Overton Park is a 342-acre public space that has benefitted from the pandemic in the sense that it was car free for nearly six weeks and has had a much needed relief from overflow zoo parking. Start with a short hike in the Old Forest State Natural Area, which has literally been standing for over 10,000 years. Enjoy a $2.50 beer and clean restrooms in the Abe Goodman Golf House. Rent a cart and play a few holes. Lay on a blanket, throw a Frisbee, or kick a soccer ball on the Greensward. Join in a drum circle, Tai Chi class, or kettlebell workout.
Yes, we have good barbecue and lots of it. We also have a lot of tacos! Spend a day visiting the taco trucks around town and deciding which one is your favorite. An individual taco costs anywhere from $1.25-2.50, so a $20 bill will get you far. The trucks typically park along Summer and Jackson avenues and Winchester and Germantown roads. These streets will take you around the edges of our fine city and offer up views you might not see otherwise. Combining this activity with hitting up yard sales, thrifting, and/or antiquing usually works out quite nicely. You can peruse the trucks along Summer Avenue with the Summer Avenue Antique Warehouse, The Quantum Antique Mall, and a Moment in Time for a pretty fun day.

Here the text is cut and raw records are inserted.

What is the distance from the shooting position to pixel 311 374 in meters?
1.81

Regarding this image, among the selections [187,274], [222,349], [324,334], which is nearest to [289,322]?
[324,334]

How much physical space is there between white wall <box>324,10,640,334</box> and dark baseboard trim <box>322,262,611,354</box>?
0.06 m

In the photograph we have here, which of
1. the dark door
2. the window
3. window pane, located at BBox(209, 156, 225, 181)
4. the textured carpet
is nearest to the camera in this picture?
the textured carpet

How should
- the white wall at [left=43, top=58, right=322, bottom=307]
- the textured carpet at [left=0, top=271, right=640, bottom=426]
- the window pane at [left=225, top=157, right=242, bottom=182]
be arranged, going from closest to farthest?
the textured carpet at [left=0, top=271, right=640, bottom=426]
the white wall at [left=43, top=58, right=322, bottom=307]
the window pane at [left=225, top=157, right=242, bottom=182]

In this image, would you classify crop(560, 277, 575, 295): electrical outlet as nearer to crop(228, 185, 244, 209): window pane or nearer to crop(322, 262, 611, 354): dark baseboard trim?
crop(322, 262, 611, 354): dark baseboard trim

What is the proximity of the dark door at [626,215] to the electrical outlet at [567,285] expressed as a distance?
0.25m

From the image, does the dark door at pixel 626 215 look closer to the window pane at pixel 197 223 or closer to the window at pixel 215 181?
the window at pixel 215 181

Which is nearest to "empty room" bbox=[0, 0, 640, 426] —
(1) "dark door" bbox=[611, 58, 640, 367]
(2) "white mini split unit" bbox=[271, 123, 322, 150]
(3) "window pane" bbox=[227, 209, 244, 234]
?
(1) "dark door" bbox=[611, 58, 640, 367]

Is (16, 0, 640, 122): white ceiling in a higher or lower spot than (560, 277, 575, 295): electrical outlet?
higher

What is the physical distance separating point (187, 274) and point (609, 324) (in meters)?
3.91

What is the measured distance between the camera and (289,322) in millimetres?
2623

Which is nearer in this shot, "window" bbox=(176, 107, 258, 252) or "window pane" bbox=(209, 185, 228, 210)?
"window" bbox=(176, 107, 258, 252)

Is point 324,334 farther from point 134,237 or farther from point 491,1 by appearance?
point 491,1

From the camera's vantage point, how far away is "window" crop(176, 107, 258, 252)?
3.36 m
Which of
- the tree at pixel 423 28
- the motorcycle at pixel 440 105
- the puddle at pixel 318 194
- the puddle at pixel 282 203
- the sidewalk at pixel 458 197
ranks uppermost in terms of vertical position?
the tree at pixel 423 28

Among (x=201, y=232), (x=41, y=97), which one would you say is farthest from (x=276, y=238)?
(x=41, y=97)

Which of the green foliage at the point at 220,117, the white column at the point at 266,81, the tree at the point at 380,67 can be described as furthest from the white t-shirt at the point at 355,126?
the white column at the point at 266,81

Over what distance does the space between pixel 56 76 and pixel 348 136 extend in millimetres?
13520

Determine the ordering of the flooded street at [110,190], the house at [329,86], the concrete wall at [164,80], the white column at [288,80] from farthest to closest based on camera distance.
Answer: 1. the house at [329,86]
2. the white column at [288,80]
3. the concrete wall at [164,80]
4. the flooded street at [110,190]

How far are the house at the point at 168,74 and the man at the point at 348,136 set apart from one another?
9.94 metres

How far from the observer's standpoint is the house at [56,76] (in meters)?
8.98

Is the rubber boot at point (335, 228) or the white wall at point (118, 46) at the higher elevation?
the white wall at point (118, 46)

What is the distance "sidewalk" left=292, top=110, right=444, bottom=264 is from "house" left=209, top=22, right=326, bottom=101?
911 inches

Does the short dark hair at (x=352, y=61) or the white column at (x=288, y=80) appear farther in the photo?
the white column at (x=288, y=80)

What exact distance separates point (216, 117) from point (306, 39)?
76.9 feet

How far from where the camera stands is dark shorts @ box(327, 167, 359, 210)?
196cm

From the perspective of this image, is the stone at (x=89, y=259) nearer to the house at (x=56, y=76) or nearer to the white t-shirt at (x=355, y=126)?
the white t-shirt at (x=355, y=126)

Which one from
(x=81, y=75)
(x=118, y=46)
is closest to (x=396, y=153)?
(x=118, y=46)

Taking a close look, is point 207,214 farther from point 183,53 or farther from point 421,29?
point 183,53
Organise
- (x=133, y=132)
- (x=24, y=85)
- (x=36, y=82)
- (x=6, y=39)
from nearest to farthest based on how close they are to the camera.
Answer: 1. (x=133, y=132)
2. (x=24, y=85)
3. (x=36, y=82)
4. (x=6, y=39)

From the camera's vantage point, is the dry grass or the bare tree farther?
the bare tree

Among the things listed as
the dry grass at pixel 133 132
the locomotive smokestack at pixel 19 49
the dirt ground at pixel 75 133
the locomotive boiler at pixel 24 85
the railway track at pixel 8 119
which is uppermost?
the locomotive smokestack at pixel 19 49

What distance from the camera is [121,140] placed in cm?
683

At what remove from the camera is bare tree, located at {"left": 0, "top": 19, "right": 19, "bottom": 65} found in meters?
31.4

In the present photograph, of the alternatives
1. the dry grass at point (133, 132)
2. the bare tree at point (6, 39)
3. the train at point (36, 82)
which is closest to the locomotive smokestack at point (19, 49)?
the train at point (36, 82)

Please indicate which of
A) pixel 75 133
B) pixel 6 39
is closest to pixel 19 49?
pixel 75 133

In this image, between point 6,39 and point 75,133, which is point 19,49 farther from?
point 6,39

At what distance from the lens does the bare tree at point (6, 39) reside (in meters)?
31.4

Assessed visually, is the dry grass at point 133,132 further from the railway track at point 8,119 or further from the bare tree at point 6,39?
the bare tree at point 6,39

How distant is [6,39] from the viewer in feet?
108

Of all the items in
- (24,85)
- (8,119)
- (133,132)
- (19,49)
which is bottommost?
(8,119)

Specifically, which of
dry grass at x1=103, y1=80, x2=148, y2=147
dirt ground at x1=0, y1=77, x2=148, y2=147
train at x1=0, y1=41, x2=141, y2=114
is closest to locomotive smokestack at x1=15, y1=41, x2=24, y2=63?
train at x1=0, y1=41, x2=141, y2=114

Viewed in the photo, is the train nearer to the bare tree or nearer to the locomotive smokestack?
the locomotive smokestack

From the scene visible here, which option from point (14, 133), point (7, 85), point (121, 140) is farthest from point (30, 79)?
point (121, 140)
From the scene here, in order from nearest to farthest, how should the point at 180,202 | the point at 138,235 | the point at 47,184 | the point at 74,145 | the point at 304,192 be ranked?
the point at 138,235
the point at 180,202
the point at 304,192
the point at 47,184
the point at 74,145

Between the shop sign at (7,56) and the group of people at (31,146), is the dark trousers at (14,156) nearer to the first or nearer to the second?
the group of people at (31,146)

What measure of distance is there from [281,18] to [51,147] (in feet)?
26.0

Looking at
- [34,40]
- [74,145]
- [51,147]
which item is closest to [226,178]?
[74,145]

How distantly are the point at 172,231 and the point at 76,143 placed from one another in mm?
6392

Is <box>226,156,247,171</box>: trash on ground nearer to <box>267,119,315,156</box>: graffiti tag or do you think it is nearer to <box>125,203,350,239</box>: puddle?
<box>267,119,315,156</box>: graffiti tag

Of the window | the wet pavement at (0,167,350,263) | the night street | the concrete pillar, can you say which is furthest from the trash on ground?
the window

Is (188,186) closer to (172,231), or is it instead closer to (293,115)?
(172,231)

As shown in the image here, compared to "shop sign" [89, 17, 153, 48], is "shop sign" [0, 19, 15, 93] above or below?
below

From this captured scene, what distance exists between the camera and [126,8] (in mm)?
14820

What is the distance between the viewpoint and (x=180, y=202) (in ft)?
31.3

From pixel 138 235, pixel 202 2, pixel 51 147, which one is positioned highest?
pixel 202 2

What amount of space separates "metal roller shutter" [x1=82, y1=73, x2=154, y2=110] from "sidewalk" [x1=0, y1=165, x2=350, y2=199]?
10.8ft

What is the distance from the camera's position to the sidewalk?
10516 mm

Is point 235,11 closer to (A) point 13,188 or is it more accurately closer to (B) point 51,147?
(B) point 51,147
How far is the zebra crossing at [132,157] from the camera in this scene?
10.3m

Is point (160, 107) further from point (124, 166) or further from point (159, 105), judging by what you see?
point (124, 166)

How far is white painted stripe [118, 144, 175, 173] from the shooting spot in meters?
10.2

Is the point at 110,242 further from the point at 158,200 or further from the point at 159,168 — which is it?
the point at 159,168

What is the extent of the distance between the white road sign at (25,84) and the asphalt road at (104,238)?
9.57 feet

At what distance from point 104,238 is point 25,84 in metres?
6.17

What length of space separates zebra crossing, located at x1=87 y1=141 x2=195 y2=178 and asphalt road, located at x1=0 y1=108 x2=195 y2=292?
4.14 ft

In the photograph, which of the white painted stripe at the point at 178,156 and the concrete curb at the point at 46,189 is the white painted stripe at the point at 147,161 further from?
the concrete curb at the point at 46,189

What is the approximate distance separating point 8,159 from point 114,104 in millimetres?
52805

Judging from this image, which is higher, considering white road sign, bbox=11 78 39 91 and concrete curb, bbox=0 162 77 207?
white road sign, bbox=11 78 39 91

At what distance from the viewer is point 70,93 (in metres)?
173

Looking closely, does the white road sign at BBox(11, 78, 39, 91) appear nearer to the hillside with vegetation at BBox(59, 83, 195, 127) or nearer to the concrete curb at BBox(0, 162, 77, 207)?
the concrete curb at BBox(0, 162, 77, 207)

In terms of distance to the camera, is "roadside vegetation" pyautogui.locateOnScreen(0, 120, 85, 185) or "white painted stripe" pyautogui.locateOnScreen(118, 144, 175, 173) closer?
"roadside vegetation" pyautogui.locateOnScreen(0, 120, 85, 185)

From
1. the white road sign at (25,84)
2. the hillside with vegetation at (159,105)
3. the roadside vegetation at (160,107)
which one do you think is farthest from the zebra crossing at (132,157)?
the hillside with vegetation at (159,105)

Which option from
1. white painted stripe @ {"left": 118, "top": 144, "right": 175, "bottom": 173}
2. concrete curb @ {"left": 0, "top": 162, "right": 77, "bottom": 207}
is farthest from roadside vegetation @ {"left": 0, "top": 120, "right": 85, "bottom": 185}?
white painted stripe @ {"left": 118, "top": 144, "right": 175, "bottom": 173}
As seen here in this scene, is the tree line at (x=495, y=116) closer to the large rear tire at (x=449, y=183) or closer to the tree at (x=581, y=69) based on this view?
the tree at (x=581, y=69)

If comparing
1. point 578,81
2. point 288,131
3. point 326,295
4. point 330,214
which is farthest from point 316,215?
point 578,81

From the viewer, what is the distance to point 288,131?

Broad Avenue Arts District
The Broad Avenue Arts District is a great place to spend the day walking around, window shopping, socializing from a distance, and taking pictures. Start off with a third wave coffee soda at City & State and get a photo on the patio next to the “Well hello” wall or in back by the “Yay, coffee!” wall. Browse in the gift shop and then head over to the Liquor Store (which is a restaurant constructed in what was once a liquor store) and have full on pancake breakfast, a slice of homemade pie, a Cuban sandwich, or a quart of specialty cocktails from in-house crafters Memphis Whistle. Whatever you choose to photograph will look great on the tropical laminate tables or against the bright orange patio umbrellas. Make your way down the street and stop in the myriad boutiques. Falling Into Place has a butterfly mural on its east facing wall you should take in. Pick up a funky house plant at Everbloom Designs. Enjoy happy hour with a pint of Wiseacre Tiny Bomb, either on the Cove’s back patio and/or at the Wiseacre Brewery Taproom. Pick up some treats at Muddy’s Bake Shop, which hosts a bake sale every weekend. And no trip to Broad Avenue is complete without a shot of the water tower, preferably at sunset.